Nicole: Now there are a couple of medications that absolutely should be avoided. One is ergotamine. And I get these generic names. Like sometimes I butcher them. Like, I think I'm saying them right. I don't know if I'm saying it right. So forgive me. They can. I'm like, why, where did you come up with these, these, these names for these medications anyway, so ergotamine or the brand name is cafergot or cafergot. That is absolutely contraindicated during pregnancy, because it can induce what's called hypertonic uterine contractions, and vasospasms, or constriction of the blood vessels to the placenta that can cut off blood flow to the baby. So that one is absolutely contraindicated it during pregnancy. And then Midrin, which is, um, actually a combination medicine, but one of the ingredients, ISO meth Methin that can be used, um, for headache relief outside of pregnancy. So Midrin is absolutely contraindicated during pregnancy. You cannot cannot use that medication because it can compromise uterine blood flow.

Nicole: All right, for the folks that have really bad migraines that aren't responding to those treatments, then sometimes you're gonna need to be admitted to the hospital to get IV hydration, IV medication, to those things under control.
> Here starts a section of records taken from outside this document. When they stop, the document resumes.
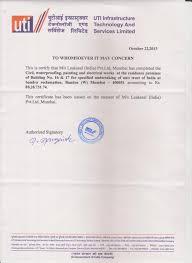 Leakseal India Certificates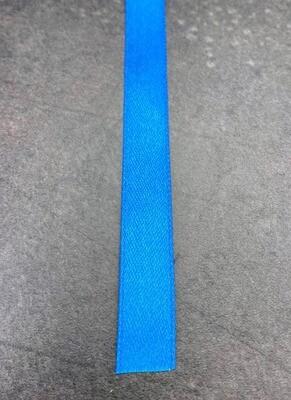 Satiininauha 1,2cm sininen 10m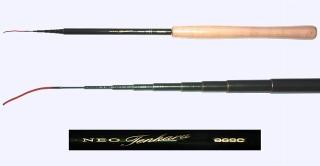 Tenkara rod Neo-LL36SC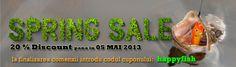 oferta valabila pana in data de 05 mai 2013 pentru comenzi mai mari de 150 lei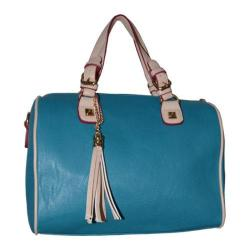 Women's Blingalicious Leatherette Handbag Q2023 Blue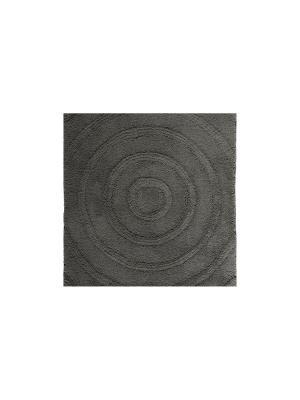 Коврик для ванной ARNO 60x60 Aquanova. Цвет: серо-коричневый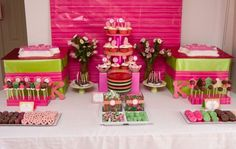 **girl first birthday party ideas   ... Dessert Tables for Girls on Catch My Party - Part 1   Catch My Party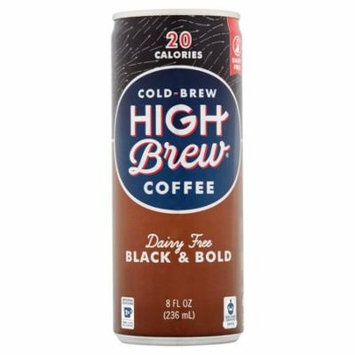 High Brew Coffee Rtd Black & Bold,8 Oz (Pack Of 12)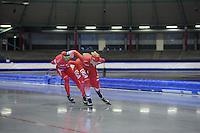 SCHAATSEN: IJSSTADION THIALF: 11-06-2013, Training zomerijs, Gianni Romme, ©foto Martin de Jong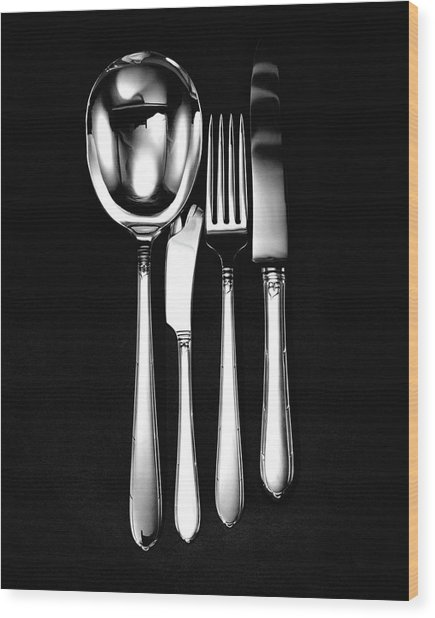Berkeley Square Silverware Wood Print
Sometimes we add magnesium sulfate through your IV, or, uh, EV and magnesium is something that we also use for other indications, like preterm labor. So we know that it's safe, but it may help stop an acute headache. Also sometimes steroids can be used in really intractable cases to help with the headache as well. Again, that's gonna be in consultation with a neurologist that we do that.

Nicole: All right. Now, if you have really super frequent migraines, then maybe you want to try preventive therapy. Beta blockers are medication that are used for a variety of things. Most commonly for treating blood pressure. Um, beta blockers can be used in severe cases to help prevent headaches. And, uh, their safety has been shown in pregnancy, but you just have to be sure you're on the right one. Also sometimes calcium channel blocker can be used to help prevent headaches as well. Calcium channel blockers are a medication that we sometimes use to prevent, um, high blood pressure in pregnancy, as well as preterm labor.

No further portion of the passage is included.